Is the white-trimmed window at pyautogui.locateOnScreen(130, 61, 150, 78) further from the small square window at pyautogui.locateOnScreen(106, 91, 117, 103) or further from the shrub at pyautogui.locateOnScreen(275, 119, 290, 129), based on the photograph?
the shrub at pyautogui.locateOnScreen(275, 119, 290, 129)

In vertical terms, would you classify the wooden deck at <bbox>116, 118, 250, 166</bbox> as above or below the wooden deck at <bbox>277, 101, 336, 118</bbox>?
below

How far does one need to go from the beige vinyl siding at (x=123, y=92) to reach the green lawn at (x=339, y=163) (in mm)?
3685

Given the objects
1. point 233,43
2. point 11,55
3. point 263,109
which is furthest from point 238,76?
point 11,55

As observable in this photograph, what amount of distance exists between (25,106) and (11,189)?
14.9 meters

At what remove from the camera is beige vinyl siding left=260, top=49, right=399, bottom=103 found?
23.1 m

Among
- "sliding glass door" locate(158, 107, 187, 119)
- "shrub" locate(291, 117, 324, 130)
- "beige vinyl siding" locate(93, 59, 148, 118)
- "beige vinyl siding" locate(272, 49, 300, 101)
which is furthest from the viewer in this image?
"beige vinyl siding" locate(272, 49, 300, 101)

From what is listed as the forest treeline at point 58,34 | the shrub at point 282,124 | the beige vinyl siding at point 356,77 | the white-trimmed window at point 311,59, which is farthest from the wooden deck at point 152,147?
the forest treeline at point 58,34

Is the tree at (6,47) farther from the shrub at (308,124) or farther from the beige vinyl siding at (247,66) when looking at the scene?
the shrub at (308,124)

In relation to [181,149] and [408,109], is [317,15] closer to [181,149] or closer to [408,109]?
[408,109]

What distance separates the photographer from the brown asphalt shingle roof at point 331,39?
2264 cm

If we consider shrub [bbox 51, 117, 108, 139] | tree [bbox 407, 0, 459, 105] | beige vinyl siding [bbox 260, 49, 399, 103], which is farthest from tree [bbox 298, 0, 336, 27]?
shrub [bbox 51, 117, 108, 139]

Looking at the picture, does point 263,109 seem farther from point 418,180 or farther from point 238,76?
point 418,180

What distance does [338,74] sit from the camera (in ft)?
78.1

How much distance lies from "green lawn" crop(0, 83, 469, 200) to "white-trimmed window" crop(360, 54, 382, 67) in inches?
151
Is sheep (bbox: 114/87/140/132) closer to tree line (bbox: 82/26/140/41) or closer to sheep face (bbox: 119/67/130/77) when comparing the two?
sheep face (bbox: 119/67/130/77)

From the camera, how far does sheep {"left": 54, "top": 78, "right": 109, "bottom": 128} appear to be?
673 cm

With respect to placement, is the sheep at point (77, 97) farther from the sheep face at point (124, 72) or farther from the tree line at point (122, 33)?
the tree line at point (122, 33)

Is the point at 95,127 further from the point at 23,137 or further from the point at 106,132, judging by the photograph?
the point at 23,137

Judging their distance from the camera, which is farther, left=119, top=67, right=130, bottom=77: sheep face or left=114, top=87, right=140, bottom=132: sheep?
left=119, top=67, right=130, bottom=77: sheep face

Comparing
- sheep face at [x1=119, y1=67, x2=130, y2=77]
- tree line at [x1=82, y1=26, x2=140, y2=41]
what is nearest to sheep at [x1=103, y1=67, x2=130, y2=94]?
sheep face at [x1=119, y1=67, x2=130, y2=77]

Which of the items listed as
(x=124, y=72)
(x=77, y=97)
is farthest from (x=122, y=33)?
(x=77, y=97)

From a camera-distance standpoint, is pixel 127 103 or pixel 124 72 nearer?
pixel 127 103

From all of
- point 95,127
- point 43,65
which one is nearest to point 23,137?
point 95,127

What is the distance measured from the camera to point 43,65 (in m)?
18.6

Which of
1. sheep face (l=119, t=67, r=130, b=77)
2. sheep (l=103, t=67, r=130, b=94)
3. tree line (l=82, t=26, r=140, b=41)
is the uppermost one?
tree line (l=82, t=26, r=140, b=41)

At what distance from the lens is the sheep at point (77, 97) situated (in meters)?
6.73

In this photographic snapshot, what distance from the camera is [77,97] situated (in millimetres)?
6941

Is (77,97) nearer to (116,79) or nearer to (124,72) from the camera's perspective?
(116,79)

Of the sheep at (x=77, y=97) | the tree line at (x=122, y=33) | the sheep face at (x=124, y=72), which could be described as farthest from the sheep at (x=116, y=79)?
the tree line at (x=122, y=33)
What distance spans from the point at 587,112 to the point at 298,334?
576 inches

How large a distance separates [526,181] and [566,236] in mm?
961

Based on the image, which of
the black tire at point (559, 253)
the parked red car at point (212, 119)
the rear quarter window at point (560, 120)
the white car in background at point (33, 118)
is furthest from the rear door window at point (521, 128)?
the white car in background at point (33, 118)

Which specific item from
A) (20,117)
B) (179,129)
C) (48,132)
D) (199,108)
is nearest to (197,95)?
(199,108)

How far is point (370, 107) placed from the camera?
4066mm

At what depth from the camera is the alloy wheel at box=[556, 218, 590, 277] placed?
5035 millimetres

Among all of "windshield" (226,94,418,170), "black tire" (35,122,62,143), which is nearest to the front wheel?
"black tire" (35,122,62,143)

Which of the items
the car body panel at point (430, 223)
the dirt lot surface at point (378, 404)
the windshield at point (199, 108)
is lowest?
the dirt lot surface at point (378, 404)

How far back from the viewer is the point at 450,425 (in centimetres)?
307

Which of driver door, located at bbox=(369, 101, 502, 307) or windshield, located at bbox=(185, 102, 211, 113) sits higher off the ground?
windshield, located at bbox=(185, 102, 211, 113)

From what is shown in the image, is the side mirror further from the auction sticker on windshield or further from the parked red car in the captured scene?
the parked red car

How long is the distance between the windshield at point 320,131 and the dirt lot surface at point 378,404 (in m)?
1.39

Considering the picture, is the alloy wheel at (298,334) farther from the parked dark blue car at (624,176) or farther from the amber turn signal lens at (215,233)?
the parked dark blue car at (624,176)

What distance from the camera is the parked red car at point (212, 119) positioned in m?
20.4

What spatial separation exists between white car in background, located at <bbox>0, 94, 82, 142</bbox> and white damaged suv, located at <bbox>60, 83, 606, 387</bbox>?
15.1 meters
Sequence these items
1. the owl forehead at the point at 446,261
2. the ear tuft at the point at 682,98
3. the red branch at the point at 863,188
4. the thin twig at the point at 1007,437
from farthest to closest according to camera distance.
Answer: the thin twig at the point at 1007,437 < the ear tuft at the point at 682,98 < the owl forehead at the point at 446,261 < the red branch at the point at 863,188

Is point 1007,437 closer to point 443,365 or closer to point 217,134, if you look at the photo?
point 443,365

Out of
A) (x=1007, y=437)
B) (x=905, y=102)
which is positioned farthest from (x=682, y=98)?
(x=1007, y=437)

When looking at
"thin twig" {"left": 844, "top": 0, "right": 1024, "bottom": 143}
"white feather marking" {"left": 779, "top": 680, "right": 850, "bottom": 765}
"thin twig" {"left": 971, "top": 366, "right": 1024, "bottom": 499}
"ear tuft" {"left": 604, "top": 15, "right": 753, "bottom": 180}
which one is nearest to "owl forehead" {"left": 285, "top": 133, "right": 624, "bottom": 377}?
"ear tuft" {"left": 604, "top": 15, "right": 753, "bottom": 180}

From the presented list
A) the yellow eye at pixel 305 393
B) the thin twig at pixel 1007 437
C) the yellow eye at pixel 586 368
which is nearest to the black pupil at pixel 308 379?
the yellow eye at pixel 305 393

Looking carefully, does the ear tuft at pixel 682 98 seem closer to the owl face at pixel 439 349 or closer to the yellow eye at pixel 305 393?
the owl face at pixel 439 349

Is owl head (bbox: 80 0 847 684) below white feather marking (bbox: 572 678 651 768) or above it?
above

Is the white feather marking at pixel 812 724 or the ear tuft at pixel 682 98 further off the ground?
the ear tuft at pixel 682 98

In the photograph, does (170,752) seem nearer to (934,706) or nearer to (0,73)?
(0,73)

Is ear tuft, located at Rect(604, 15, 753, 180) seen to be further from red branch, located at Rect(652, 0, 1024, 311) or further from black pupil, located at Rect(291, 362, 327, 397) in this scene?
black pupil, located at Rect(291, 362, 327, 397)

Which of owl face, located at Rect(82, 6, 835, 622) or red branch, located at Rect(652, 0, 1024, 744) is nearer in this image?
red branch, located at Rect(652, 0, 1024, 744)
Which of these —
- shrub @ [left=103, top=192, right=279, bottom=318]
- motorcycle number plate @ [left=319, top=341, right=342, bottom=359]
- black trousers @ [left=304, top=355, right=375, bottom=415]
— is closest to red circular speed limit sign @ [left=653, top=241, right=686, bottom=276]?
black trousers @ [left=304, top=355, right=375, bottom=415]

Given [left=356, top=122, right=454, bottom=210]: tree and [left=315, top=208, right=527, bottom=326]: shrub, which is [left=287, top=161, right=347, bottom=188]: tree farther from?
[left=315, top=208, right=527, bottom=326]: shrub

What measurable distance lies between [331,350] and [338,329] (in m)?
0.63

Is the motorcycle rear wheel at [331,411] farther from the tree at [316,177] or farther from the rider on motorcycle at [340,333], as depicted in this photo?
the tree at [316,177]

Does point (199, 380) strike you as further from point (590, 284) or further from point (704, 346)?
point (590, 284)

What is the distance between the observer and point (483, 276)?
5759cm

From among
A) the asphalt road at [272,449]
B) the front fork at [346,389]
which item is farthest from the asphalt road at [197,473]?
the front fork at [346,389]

- - -

Copy the records word for word, from the line that contains "Which of these —" through the end of the records.

▶ Solved problem:
Which of these —
- shrub @ [left=103, top=192, right=279, bottom=318]
- motorcycle number plate @ [left=319, top=341, right=342, bottom=359]
- black trousers @ [left=304, top=355, right=375, bottom=415]
— is closest to red circular speed limit sign @ [left=653, top=241, right=686, bottom=276]?
black trousers @ [left=304, top=355, right=375, bottom=415]

Given [left=356, top=122, right=454, bottom=210]: tree and [left=315, top=208, right=527, bottom=326]: shrub, which is [left=287, top=161, right=347, bottom=188]: tree farther from?
[left=315, top=208, right=527, bottom=326]: shrub

What measurable distance lies between [331,350] and [338,329] (in m)?
0.63

Is the motorcycle rear wheel at [331,411] farther from the tree at [316,177] or farther from the rider on motorcycle at [340,333], as depicted in this photo?
the tree at [316,177]

Does point (199, 380) strike you as further from point (590, 284) or further from point (704, 346)?
point (590, 284)

What is the distance between the observer and point (483, 276)?
5759cm

From among
A) the asphalt road at [272,449]
B) the front fork at [346,389]
which item is farthest from the asphalt road at [197,473]?
the front fork at [346,389]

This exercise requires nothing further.